Femmes en élevage : la santé des éleveuses encore pénalisée par du matériel inadapté
Les éleveuses présentent plus de risques que les éleveurs de développer des troubles musculosquelettiques, car les équipements qu’elles utilisent sont conçus pour les hommes. La MSA agit à plusieurs niveaux pour améliorer leur santé au travail.

« J’ai des douleurs à l’épaule et au dos, parce que je fais encore beaucoup de choses à la main, témoigne Sabine Delbosc-Naudan, éleveuse de limousines à Lassouts, dans l'Aveyron. Je suis confrontée aussi à des difficultés ponctuelles, comme atteler un cardan ou ouvrir un portail qui coince. » Sabine Delbosc-Naudan est loin d’être la seule dans ce cas : selon une étude réalisée par le GIS avenir élevage, 94 % des éleveuses (toutes productions) reconnaissent avoir connu des difficultés avec un outil ou une tâche. Les principales difficultés rapportées sont les ports de charges lourdes et les tâches répétées et pénibles.
Demande de parité dans l’homologation des matériels
Engagée à la MSA comme administratrice (régionale et nationale), Sabine Delbosc-Naudan fait partie des six agricultrices qui ont rédigé le Livre blanc « 15 propositions pour lever les freins à l’exercice du métier par les femmes » que la MSA a publié en novembre dernier(1).

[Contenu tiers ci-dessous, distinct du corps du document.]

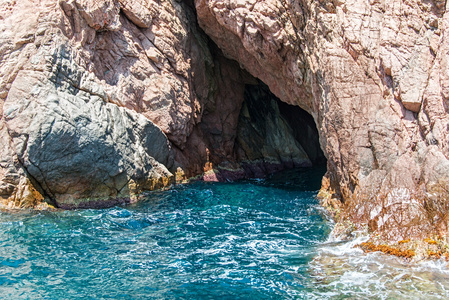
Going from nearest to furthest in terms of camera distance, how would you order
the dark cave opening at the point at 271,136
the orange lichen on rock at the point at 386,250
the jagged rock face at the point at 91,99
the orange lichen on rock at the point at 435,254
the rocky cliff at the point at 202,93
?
the orange lichen on rock at the point at 435,254, the orange lichen on rock at the point at 386,250, the rocky cliff at the point at 202,93, the jagged rock face at the point at 91,99, the dark cave opening at the point at 271,136

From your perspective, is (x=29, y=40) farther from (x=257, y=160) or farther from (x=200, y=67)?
(x=257, y=160)

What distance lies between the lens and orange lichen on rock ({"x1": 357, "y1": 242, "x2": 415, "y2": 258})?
789 centimetres

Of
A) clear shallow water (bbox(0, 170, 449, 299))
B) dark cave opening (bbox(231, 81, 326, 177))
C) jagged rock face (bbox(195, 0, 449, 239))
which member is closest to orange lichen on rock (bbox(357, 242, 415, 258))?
clear shallow water (bbox(0, 170, 449, 299))

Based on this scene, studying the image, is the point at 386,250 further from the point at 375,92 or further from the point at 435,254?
the point at 375,92

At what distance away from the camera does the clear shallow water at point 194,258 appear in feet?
22.7

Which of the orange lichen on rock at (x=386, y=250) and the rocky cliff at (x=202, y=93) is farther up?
the rocky cliff at (x=202, y=93)

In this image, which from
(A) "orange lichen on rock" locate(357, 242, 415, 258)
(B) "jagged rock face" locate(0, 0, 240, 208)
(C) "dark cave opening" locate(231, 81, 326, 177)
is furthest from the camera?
(C) "dark cave opening" locate(231, 81, 326, 177)

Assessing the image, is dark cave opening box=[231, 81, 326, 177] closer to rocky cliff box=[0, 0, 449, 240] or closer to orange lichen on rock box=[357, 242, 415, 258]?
rocky cliff box=[0, 0, 449, 240]

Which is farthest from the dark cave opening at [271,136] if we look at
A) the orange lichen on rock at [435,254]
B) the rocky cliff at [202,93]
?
the orange lichen on rock at [435,254]

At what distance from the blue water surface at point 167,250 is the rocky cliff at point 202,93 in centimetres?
136

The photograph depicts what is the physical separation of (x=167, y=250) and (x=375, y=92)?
6.60 meters

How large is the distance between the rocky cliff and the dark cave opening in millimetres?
2031

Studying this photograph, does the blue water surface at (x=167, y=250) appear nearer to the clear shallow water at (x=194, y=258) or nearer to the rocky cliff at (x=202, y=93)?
the clear shallow water at (x=194, y=258)

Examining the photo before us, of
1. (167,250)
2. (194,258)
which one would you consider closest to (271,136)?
(167,250)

Ce livre blanc pointe « qu’en agriculture, tout est dimensionné pour les hommes, pour leur taille et leur force physique ». Confrontées à des équipements non adaptés, les femmes doivent souvent « forcer » et se faire mal. Ainsi, en élevage, les femmes sont deux fois plus touchées par les troubles musculosquelettiques (TMS) que les hommes. L’élevage viande est cependant moins concerné que l’élevage laitier.
« L’une des propositions du livre blanc consiste à obtenir une parité dans les commissions d’homologation du matériel pour intégrer de nouveaux critères comme la morphologie et le poids. Nous allons nous rapprocher des constructeurs », décrit Sabine Delbosc-Naudan.
« La prévention, ça se construit »
Le matériel n’est pas le seul levier sur lequel agir pour améliorer la santé des éleveuses. La MSA propose par exemple des actions de formation et d’analyse des situations de travail afin d’adapter le travail aux activités spécifiques de la personne. Les premières sont organisées régulièrement pour des groupes en formation. Les actions sur l’adaptation du travail, elles, sont conduites par des spécialistes qui évaluent des situations réelles au travail.
« Nous avons 260 conseillers en prévention dans toute la France, explique Magalie Cayon, responsable prévention à la CCMSA. Ils peuvent intervenir dans les exploitations pour améliorer l’ergonomie des installations, chercher des stratégies, proposer des ressources ergonomiques de reconception ou d’amélioration des lieux de travail. Ce sont parfois des choses pas toujours coûteuses, mais que l’on ne voit plus quand ça devient le quotidien. La prévention se construit avec les personnes qui font le travail. »
Si l’intervention des préventeurs MSA n’est pas payante, rappelle la spécialiste, « c’est grâce aux cotisations versées par les agriculteurs pour la prévention de leurs accidents et leurs maladies professionnelles. À la MSA, nous avons tout intérêt à ce que les éleveuses ne soient pas malades. »
En chiffres
Attention à la charge mentale
Dans les exploitations d’élevage, les femmes sont préférentiellement assignées à des tâches de soin, de transformation, de ménage et de gestion comptable et administrative. Des tâches moins pénibles physiquement, moins visibles que celles des hommes, mais qui peuvent être lourdes et stressantes. À cela s’ajoute le fait que la division du travail domestique n’est pas égalitaire (dans toute la société), que les femmes sont plus souvent des « aidantes » (proches âgés, enfants handicapés) et que la vie en milieu rural offre moins de services. Tout ceci conduit à faire porter davantage la charge mentale sur les femmes. « Il faut savoir se recentrer et demander de l’aide ou de l’entraide en cas de besoin », insiste Sabine Delbosc-Naudan. Et de rappeler que les femmes comme les hommes peuvent être concernées par l’aide au répit.